Bryan & Gordon, Harry R. Allen, Pas-cagoula & Gulfport, for appellant.
Gex, Gex & Phillips, Bay St. Louis, Walter J. Gex, III, Satterfield, Shell, Williams & Buford, Jackson, for appellee.

Opinion:
ROBERTSON, Justice.
Appellee, Huey Johnston, was injured in a car-truck collision on Central Avenue in Bay St. Louis, Mississippi, on the morning of February 8, 1965. He recovered a judgment for $20,000 against appellant, the City of Bay St. Louis, in the Circuit Court of Hancock County.

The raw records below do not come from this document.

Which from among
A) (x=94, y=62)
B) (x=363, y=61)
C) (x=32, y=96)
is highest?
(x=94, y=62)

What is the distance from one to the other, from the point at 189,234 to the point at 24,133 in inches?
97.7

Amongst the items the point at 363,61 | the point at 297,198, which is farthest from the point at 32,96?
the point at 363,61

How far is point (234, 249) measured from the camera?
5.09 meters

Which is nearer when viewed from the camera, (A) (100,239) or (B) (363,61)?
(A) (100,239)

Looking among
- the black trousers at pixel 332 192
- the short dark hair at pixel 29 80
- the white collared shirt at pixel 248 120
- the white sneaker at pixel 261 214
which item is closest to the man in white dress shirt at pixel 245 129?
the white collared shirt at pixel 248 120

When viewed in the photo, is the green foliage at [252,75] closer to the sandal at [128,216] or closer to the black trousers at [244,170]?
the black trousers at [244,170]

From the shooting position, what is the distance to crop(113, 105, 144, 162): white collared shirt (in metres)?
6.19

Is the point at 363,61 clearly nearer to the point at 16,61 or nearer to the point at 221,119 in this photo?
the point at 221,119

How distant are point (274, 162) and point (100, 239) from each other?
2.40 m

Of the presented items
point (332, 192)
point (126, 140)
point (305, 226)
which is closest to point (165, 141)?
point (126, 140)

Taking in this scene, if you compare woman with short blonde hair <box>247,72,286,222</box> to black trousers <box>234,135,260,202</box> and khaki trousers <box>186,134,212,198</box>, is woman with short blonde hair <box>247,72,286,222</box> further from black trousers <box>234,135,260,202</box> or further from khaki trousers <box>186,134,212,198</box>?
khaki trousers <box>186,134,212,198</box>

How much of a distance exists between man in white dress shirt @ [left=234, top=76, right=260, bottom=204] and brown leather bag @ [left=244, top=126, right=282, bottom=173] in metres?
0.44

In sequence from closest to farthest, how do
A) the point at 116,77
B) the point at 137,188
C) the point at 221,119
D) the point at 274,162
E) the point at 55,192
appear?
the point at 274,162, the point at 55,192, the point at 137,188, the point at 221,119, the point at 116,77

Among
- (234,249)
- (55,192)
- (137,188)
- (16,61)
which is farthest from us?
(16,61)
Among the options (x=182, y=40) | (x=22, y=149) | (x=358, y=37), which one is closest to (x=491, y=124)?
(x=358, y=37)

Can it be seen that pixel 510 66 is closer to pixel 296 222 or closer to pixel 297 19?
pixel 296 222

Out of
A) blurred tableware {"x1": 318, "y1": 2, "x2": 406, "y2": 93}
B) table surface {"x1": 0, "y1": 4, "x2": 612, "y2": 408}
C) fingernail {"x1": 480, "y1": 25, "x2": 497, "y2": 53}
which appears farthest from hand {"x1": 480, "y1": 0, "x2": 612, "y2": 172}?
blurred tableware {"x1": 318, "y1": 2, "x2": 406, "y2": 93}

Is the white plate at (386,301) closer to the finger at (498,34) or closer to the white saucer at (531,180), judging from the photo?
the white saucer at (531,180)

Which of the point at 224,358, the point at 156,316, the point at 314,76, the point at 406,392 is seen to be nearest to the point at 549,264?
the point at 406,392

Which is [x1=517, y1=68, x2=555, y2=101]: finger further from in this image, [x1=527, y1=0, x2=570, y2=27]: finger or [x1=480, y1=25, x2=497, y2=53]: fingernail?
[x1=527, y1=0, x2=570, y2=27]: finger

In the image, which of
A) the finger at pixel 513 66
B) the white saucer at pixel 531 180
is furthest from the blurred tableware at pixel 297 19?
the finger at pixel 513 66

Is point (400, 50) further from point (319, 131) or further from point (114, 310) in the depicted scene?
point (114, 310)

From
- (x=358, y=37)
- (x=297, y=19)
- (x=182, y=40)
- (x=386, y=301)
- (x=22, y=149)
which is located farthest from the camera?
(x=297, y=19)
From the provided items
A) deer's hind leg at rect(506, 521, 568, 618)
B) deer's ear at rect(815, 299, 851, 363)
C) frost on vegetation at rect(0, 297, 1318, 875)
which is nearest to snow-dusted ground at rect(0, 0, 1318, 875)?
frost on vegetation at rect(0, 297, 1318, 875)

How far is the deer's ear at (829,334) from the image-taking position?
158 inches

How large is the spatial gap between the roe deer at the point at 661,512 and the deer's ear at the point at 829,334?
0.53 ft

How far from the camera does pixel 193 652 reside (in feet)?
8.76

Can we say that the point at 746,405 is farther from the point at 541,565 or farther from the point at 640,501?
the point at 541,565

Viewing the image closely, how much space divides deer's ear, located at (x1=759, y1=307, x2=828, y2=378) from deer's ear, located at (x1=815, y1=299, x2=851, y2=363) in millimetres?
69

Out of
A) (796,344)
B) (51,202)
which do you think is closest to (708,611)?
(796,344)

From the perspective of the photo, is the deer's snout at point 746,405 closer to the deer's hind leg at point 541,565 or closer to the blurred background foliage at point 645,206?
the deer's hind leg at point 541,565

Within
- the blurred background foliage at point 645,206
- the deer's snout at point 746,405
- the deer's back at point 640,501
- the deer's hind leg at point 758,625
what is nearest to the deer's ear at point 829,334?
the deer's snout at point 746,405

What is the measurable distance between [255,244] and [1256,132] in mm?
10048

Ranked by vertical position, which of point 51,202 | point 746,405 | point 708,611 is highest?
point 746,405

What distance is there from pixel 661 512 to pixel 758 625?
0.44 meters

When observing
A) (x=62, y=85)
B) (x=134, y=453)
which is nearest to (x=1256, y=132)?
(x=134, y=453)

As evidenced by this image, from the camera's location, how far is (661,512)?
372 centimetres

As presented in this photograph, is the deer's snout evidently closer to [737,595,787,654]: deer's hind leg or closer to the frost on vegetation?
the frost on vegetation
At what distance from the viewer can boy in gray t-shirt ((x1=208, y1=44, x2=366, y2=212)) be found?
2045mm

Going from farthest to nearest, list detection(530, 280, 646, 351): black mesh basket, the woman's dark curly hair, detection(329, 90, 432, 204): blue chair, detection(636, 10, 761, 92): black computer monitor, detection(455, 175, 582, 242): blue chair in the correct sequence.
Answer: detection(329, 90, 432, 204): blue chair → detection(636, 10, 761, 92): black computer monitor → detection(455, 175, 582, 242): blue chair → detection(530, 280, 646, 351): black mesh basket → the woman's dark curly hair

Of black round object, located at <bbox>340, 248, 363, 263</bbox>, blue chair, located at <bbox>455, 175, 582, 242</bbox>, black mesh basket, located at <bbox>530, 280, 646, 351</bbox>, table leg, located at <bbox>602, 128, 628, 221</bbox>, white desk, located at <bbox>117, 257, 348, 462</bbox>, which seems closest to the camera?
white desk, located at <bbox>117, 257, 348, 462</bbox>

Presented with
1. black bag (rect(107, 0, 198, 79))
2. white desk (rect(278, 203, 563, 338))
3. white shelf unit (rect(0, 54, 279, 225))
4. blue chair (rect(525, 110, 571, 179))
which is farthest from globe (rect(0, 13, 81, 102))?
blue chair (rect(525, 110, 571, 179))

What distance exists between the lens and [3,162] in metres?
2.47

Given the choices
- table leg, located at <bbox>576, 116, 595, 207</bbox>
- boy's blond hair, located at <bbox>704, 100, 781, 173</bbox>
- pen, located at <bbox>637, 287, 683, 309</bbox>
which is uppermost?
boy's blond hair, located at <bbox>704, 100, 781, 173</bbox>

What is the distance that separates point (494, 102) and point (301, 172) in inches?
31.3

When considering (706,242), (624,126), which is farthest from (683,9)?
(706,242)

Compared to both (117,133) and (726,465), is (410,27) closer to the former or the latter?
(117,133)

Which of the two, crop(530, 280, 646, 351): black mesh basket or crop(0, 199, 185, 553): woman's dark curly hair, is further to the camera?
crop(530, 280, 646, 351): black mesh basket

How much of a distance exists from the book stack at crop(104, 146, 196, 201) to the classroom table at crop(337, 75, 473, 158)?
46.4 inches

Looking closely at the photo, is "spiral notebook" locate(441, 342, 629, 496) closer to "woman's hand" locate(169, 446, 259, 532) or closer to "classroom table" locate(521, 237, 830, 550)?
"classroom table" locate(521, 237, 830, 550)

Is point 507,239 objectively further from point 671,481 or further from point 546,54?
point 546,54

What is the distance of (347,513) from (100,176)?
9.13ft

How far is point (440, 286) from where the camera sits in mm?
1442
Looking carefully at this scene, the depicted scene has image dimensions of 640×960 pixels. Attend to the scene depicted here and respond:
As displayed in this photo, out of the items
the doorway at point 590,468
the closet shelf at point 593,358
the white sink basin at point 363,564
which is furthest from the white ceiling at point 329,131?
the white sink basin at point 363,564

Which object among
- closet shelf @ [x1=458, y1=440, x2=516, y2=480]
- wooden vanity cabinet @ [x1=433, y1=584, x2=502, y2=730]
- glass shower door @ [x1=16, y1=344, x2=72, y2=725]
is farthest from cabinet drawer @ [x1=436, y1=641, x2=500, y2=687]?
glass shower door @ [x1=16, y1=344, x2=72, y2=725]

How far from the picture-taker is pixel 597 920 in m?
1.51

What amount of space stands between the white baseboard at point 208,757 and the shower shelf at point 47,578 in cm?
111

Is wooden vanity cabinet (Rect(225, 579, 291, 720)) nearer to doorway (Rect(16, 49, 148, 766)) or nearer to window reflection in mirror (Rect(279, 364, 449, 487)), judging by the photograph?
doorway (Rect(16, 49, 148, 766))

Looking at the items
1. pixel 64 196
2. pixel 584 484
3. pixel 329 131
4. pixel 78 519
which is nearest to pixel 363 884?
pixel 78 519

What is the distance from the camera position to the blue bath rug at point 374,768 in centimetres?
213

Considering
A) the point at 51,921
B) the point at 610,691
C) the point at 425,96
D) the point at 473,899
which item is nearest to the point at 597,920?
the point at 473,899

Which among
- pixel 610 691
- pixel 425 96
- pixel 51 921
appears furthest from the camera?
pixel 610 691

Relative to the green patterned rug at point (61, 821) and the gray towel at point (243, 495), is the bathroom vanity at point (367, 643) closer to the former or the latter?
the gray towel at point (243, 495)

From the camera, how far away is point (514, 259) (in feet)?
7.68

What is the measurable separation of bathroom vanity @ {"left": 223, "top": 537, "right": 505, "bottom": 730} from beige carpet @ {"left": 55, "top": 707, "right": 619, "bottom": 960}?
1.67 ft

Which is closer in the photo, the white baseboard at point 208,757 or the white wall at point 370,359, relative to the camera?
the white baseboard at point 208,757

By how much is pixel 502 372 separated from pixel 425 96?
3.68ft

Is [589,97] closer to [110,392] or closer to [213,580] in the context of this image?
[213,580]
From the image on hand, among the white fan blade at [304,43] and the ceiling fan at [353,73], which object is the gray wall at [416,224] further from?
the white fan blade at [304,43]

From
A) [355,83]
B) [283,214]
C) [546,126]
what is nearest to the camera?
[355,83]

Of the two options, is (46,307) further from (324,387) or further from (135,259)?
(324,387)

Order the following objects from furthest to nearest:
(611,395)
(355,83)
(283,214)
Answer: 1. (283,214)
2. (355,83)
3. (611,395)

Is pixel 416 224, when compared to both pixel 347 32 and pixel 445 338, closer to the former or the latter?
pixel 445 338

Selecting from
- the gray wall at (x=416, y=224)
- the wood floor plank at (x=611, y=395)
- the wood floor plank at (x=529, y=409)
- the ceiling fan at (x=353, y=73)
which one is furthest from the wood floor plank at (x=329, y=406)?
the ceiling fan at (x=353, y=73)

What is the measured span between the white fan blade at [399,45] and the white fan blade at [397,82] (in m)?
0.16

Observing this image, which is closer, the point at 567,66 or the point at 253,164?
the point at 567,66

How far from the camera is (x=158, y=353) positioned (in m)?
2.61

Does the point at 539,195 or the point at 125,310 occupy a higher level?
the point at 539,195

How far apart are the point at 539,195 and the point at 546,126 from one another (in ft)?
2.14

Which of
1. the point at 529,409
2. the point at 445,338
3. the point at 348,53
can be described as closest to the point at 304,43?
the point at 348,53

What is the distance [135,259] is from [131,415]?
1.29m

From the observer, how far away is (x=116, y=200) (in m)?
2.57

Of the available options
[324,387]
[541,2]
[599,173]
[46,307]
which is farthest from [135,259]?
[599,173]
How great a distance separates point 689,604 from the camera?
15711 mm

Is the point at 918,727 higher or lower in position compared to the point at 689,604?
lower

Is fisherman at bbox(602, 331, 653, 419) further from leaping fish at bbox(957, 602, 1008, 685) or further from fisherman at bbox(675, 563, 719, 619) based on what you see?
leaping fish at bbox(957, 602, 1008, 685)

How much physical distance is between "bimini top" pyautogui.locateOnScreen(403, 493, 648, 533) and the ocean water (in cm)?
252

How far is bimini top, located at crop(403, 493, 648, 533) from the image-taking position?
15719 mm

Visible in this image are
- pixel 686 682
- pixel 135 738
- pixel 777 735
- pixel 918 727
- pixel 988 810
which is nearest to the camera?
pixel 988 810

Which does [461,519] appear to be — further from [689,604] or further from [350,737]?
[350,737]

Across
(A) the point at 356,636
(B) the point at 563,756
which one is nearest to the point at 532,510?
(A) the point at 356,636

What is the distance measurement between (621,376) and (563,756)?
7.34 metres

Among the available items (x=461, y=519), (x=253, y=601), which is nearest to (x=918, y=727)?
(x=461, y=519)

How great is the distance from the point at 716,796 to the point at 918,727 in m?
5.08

Johnston, a car salesman, was driving the car of a customer, Delbert McArthur, in a northerly direction on Central Avenue. A city dump truck was being driven by Ola Moran in a southerly direction on Central Avenue. As the car and truck approached each other, the dump truck turned to the left and crossed appellee's lane of traffic in an attempt to enter a road leading to the garbage dump. The right front of ap-pellee's car struck the truck just behind the right front fender. Johnston sustained injuries to his face about the left eye, right thumb and neck. The neural arch of the second cervical vertebra was fractured. He has continued to suffer from his neck swelling, nervous tension and headaches. At times he must quit work, leave his customer, and go home because of nervous tension.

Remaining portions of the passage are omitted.